▶ **Data**
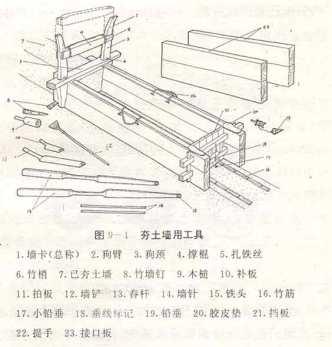 Traditional formwork - please translate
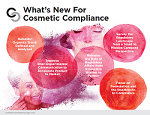 What's New for Cosmetic Compliance?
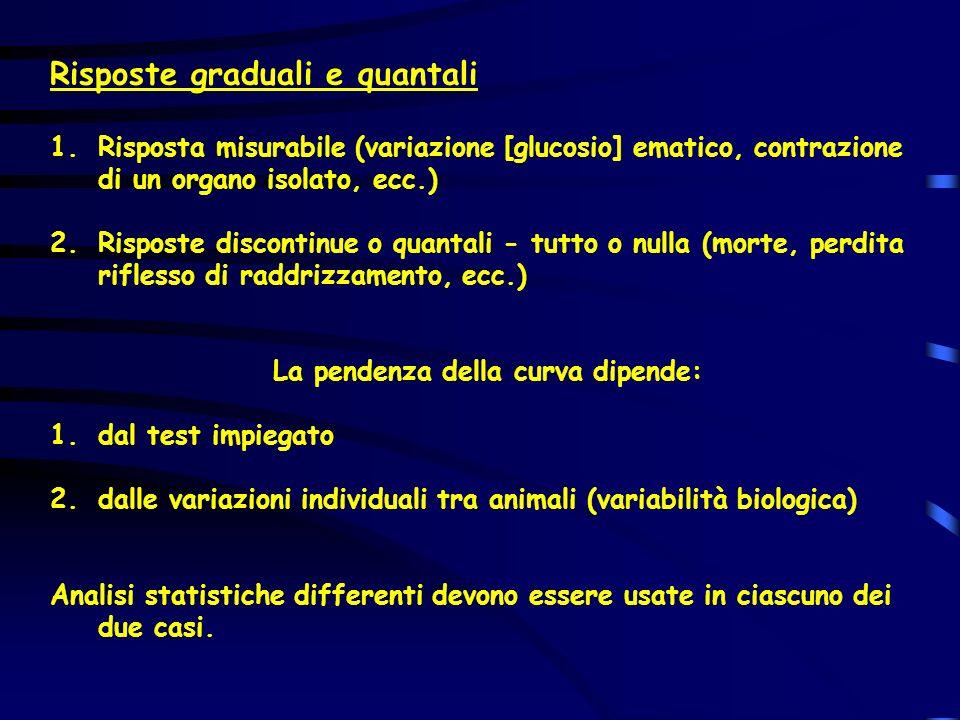 Risposte graduali e quantali 1.Risposta misurabile (variazione [glucosio] ematico, contrazione di un organo isolato, ecc.) 2.Risposte discontinue o qu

▶ **Task objective**
Aside from its pictures, the listing must be given again in full, exactly as it appears.

▶ **Solution to this task**
 Traditional formwork - please translate
 What's New for Cosmetic Compliance?
 Risposte graduali e quantali 1.Risposta misurabile (variazione [glucosio] ematico, contrazione di un organo isolato, ecc.) 2.Risposte discontinue o qu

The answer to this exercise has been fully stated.